:: What you should do ::
Would you please transcribe the records below exactly, leaving out the pictures?

____

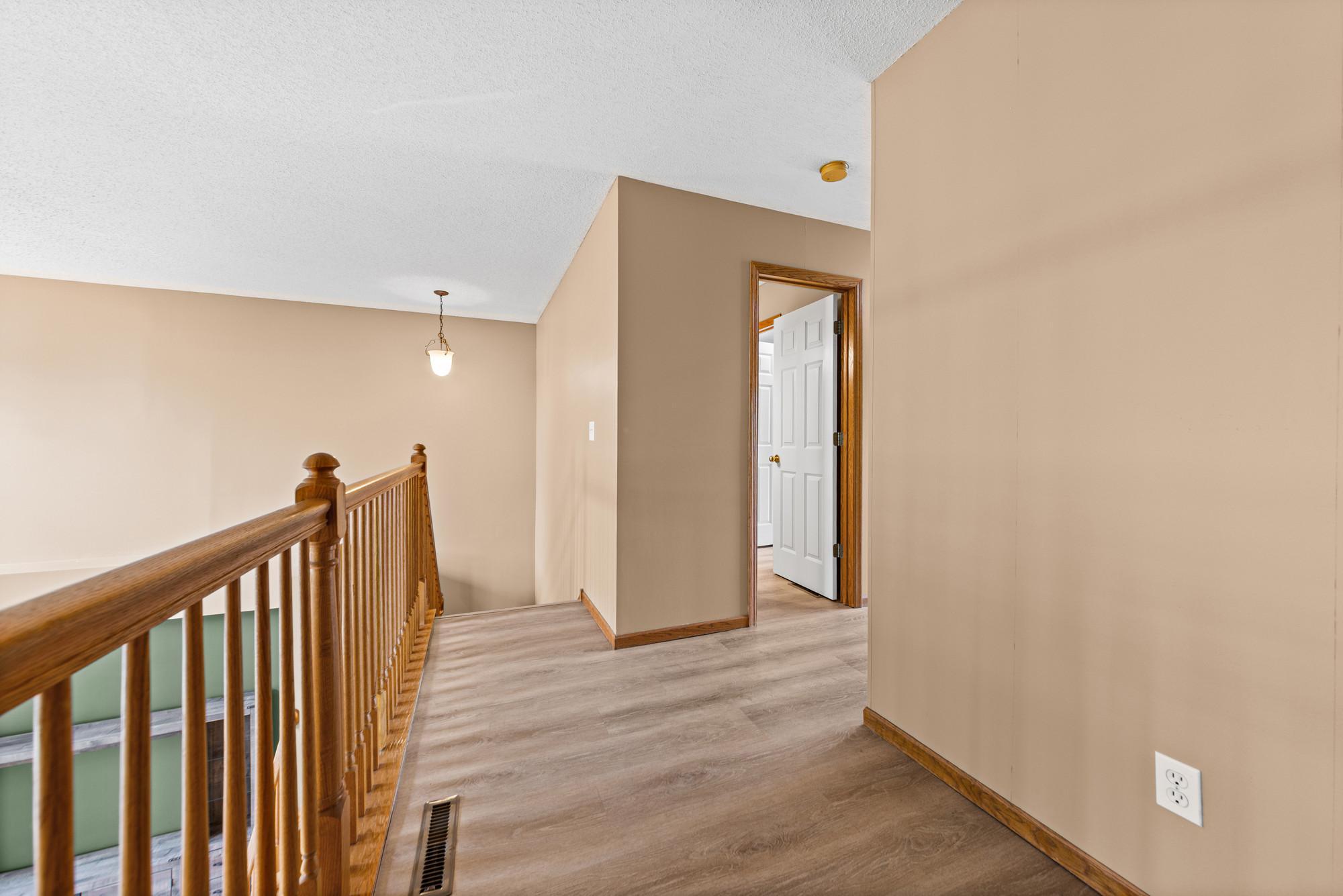 View of Residential at 941 Newport Avenue, Shakopee MN 55379, Shakopee (18 of 40) - Mike Wilen | Minnesota Team Real Estate
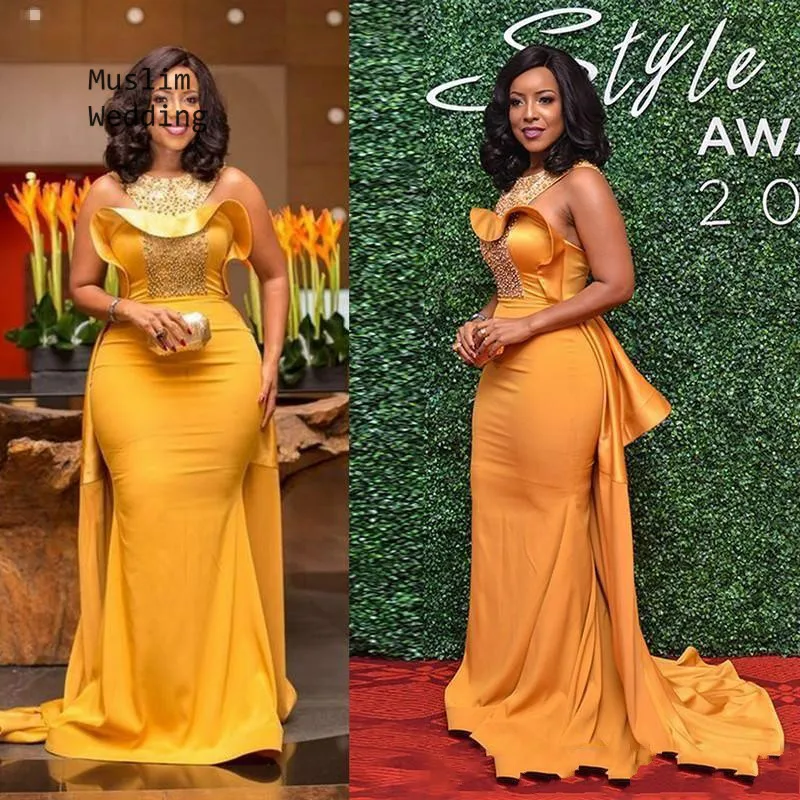 

Elegant Gold Mermaid Prom Dresses For Black Girls 2020 Plus Size African Evening Dress With Train Beaded Satin Formal Dress Sexy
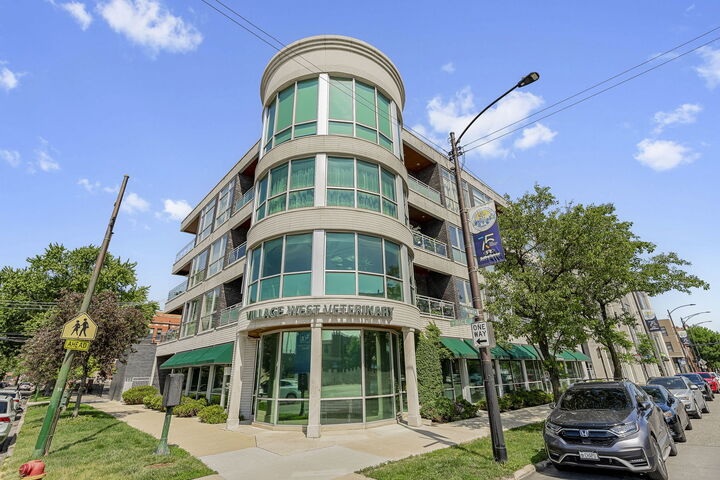 Property Photo:  2408 W Rice Street 403  IL 60622 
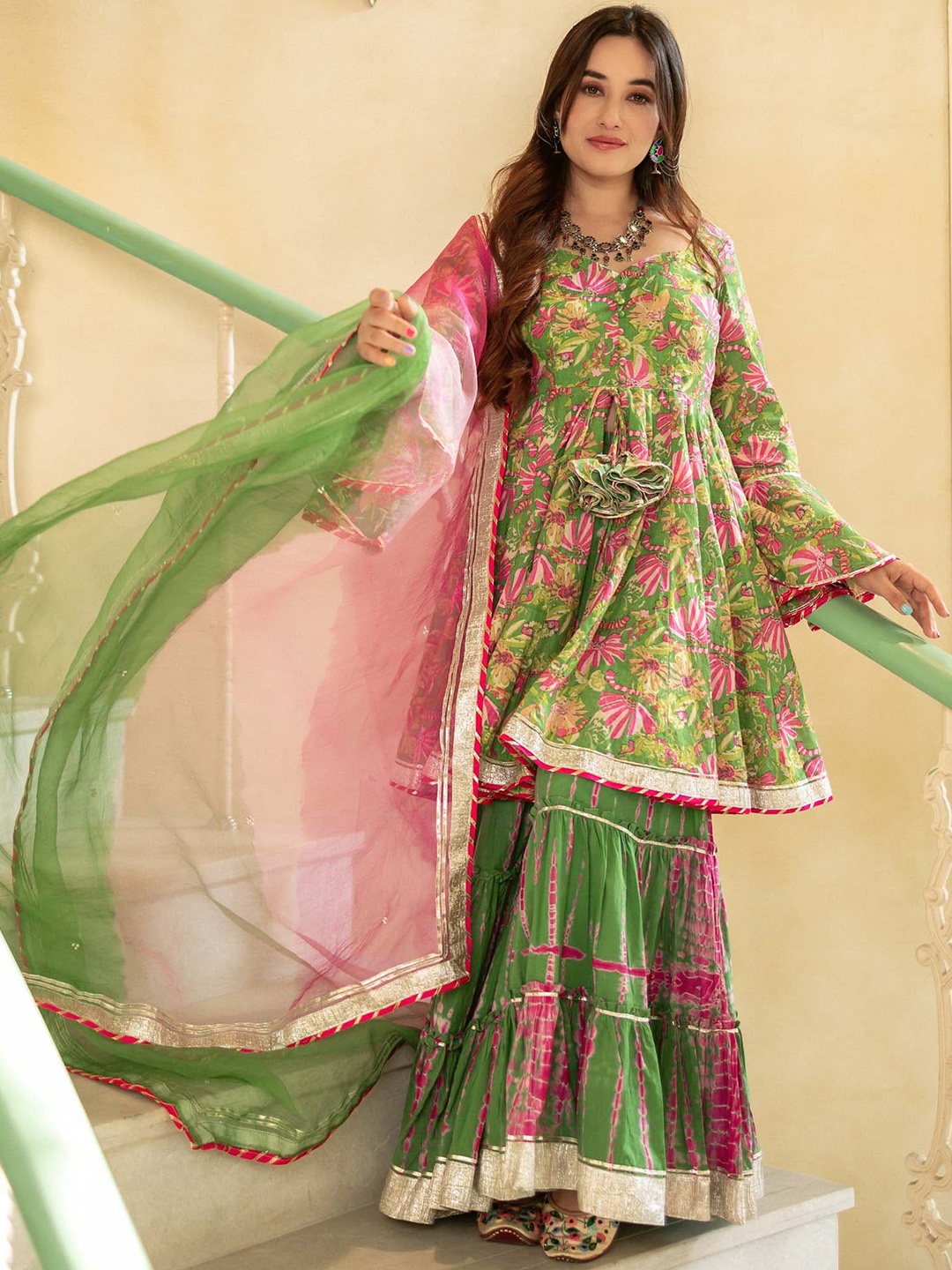 

AACHHO Women Baageecha Shibori Sharara Set, Green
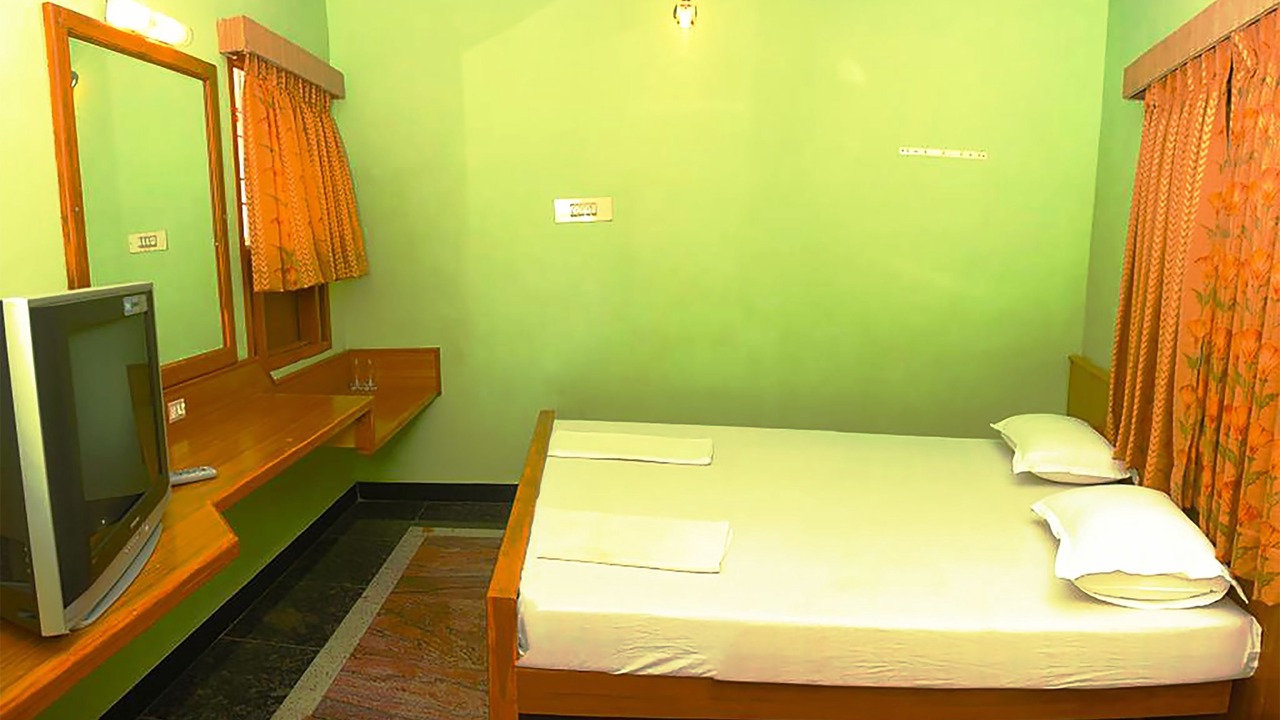 Photo of Bedroom in Mahabalipuram Beach
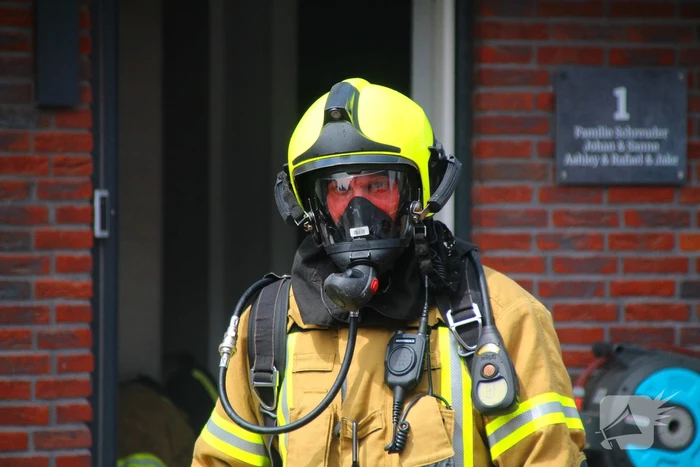 Grote brand op dak van woning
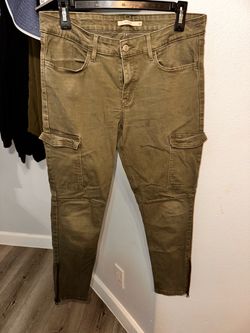 Levis Olive Green Cargo Skinny Pants Size 30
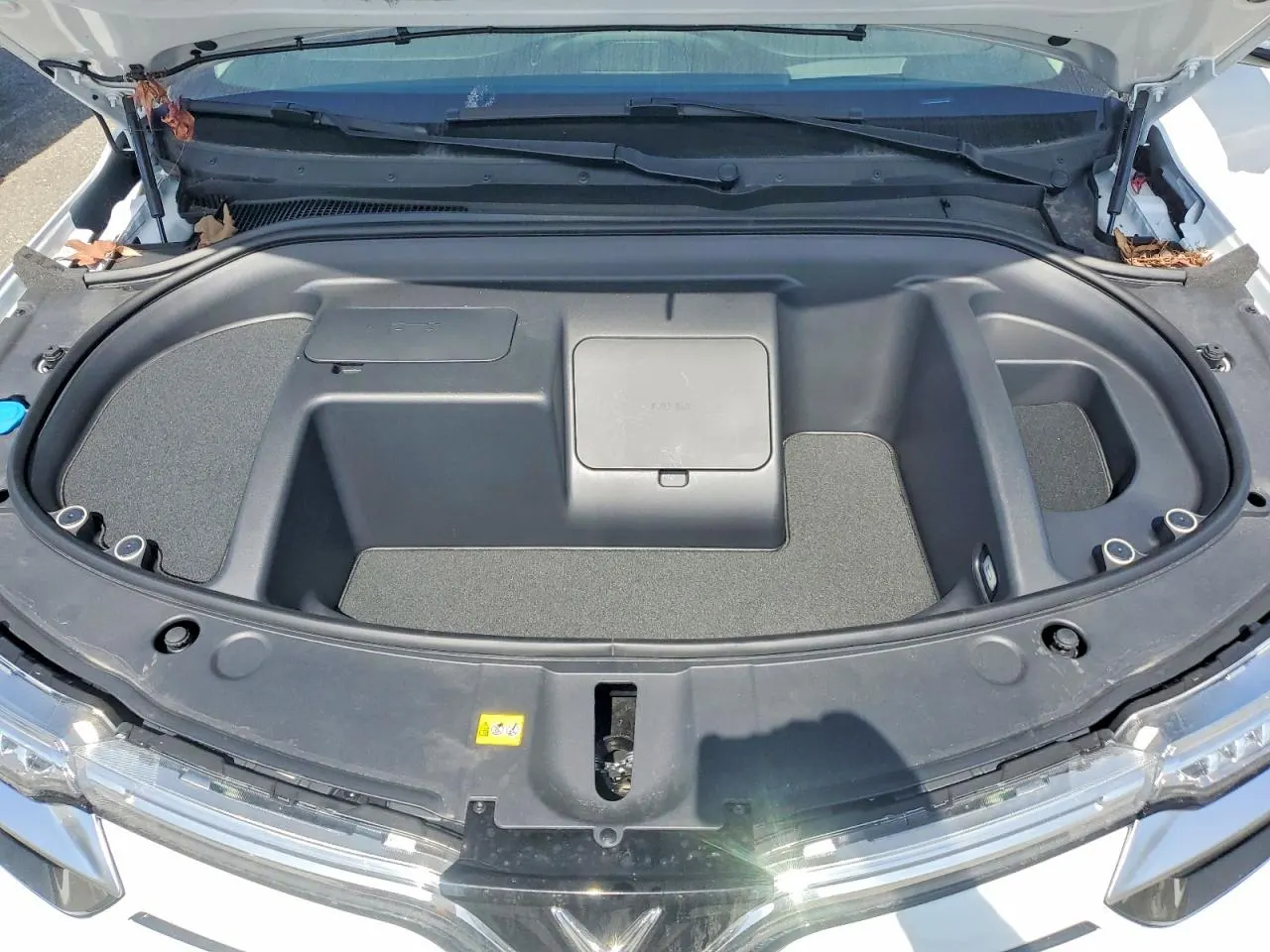 2025 VinFast VF 8 Eco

____

:: Response ::
 View of Residential at 941 Newport Avenue, Shakopee MN 55379, Shakopee (18 of 40) - Mike Wilen | Minnesota Team Real Estate

Elegant Gold Mermaid Prom Dresses For Black Girls 2020 Plus Size African Evening Dress With Train Beaded Satin Formal Dress Sexy
 Property Photo:  2408 W Rice Street 403  IL 60622 

AACHHO Women Baageecha Shibori Sharara Set, Green
 Photo of Bedroom in Mahabalipuram Beach
 Grote brand op dak van woning
 Levis Olive Green Cargo Skinny Pants Size 30
 2025 VinFast VF 8 Eco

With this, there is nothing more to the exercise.